Eu e as minhas limitações   

07/04/2021

Alienado: “aquele que vive sem conhecer ou compreender os fatores sociais, políticos e culturais que condicionam os impulsos íntimos que levam a agir da maneira que age” (Houaiss). Alienação: “processo ligado essencialmente à ação, à consciência e à situação dos homens, e pelo qual se oculta ou se falsifica essa ligação de modo que apareça o processo (e seus produtos) como indiferente, independente ou superior aos homens, seus criadores” (Aurélio).

Significações de dicionário talvez não sejam bastantes para a compreensão complexa dos termos. Vai o esforço de alguma complementação: na definição de alienado, “fatores sociais, políticos e culturais” são referência ao meu lugar de existir, às injunções de poder que me envolvem e aos valores que me foram transmitidos, os quais informam a compreensão que tenho dos acontecimentos, porque tudo isso compõe a minha consciência da realidade.

Alienação: é a não percepção de que tudo no mundo afeta o humano; a situação do humano depende do humano; nada está fora da humanidade. As coisas todas decorrem de processos complexos e geram processos complexos produzidos pelos humanos, conforme os interesses dos humanos, causando efeitos nos humanos. O que acontece é História. Nada depende de mágica, astros, energia, sorte ou divindades. Nem de pensamento positivo.

“Por que as garrafas de vinho têm 750 ml, e não 1 l? Divergência entre o sistema métrico de unidades e o sistema imperial inglês, mais antigo. No século 19, o Reino Unido era o principal importador de vinhos franceses. Os ingleses usavam o galão, que equivalia a 4,5 l arredondados. Por causa disso, os franceses adotaram caixas com seis garrafas de 750 ml, que, somadas, dão um galão” (Bruno Vaiano, Superinteressante, de 13jan21, editado).

Se essa explicação contemplasse todas as razões, a pessoa informada da relação litro/galão estaria ciente do motivo do volume de prazer vinícola engarrafado. Mas o imbróglio é maior: a França fizera a Revolução Burguesa, derrubara uma monarquia, implantara o sistema de pesos e medidas (o grama, o litro e o metro, este como sendo a décima milionésima parte de um quarto do meridiano terrestre).
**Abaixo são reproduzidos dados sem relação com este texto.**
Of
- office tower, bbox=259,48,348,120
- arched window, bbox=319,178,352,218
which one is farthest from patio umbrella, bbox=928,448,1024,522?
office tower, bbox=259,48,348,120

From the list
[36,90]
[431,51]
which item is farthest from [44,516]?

Forçara a coincidência dos relógios. Quebrara tradições.

O poder francês levou seu modo de calcular peso, volume e distância para quase todo o mundo, mas esbarrou no poder inglês. O que estivesse sobre domínio inglês, o que não eram poucas nações, ficava com seus parâmetros imperiais. Estados Unidos e Inglaterra, até hoje, recusam-se a adotar o sistema métrico decimal. As relações comerciais entre países com um ou outro sistema obrigam a conversões, sem concessões ao poder de estabelecer o padrão.

Uma garrafa de vinho, pois, não tem, por acaso, determinada quantidade do agradável líquido. Seu volume decorre de relações comerciais, de imposição de pesos e medidas, do poder da França ou da Inglaterra no planeta. Essa contenda subsiste nos nossos interiores influenciados pela cultura europeia pré-Iluminismo: ainda se usa, sem se saber o porquê, dúzia, galão, palmo, polegada ou braça. Um uso em extinção, por falta de expressão de poder.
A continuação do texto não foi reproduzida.